** Data extracts follows **

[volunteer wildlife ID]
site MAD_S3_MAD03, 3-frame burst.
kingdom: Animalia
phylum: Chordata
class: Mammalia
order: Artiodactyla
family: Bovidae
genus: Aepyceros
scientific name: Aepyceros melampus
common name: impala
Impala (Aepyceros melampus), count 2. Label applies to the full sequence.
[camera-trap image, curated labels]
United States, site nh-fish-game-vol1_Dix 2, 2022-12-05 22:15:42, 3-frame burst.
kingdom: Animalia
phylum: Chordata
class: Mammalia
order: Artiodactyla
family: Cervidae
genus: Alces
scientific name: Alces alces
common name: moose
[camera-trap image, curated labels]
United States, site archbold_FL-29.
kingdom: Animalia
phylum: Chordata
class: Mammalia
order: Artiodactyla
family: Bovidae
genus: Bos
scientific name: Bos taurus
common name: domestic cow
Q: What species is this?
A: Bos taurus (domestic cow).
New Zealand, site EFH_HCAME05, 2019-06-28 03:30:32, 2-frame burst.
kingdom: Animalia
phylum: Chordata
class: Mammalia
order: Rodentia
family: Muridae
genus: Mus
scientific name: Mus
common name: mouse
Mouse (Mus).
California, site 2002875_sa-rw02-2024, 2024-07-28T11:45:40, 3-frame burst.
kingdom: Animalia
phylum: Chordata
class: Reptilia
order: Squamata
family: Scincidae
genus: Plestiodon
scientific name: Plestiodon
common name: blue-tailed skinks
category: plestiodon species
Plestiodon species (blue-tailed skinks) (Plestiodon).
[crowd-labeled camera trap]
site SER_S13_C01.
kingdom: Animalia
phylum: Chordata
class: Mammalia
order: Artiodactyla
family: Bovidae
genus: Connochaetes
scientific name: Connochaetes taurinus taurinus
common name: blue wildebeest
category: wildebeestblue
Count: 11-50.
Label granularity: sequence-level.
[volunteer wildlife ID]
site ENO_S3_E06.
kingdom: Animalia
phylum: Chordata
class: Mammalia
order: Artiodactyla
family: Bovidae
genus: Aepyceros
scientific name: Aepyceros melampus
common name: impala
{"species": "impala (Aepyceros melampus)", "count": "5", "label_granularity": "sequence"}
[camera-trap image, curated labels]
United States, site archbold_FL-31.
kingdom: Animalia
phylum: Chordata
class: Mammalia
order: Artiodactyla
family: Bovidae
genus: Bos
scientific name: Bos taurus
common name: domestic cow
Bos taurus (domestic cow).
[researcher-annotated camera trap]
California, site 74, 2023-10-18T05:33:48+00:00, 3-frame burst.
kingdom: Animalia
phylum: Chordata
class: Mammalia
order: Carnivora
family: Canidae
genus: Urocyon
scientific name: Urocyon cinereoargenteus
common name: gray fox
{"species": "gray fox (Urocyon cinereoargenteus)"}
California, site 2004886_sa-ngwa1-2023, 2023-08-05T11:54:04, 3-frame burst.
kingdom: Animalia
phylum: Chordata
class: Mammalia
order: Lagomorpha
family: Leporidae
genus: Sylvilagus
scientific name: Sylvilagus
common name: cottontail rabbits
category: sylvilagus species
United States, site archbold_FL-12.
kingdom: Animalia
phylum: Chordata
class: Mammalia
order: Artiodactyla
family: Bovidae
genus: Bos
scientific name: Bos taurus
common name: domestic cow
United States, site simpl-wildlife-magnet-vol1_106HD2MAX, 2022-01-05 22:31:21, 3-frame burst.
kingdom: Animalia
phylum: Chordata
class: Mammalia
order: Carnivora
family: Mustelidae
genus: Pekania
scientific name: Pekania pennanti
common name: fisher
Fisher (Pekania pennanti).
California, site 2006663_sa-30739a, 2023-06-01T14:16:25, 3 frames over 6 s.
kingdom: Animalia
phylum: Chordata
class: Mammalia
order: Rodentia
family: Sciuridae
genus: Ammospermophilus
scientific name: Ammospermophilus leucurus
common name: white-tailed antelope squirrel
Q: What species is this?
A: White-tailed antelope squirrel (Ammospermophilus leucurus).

** End of Data extracts **

* [Problem to work on]
What you should output is every line of the records above, from the first through the line containing "A: Bos taurus (domestic cow).", unchanged.

* [Answer to this problem]
[volunteer wildlife ID]
site MAD_S3_MAD03, 3-frame burst.
kingdom: Animalia
phylum: Chordata
class: Mammalia
order: Artiodactyla
family: Bovidae
genus: Aepyceros
scientific name: Aepyceros melampus
common name: impala
Impala (Aepyceros melampus), count 2. Label applies to the full sequence.
[camera-trap image, curated labels]
United States, site nh-fish-game-vol1_Dix 2, 2022-12-05 22:15:42, 3-frame burst.
kingdom: Animalia
phylum: Chordata
class: Mammalia
order: Artiodactyla
family: Cervidae
genus: Alces
scientific name: Alces alces
common name: moose
[camera-trap image, curated labels]
United States, site archbold_FL-29.
kingdom: Animalia
phylum: Chordata
class: Mammalia
order: Artiodactyla
family: Bovidae
genus: Bos
scientific name: Bos taurus
common name: domestic cow
Q: What species is this?
A: Bos taurus (domestic cow).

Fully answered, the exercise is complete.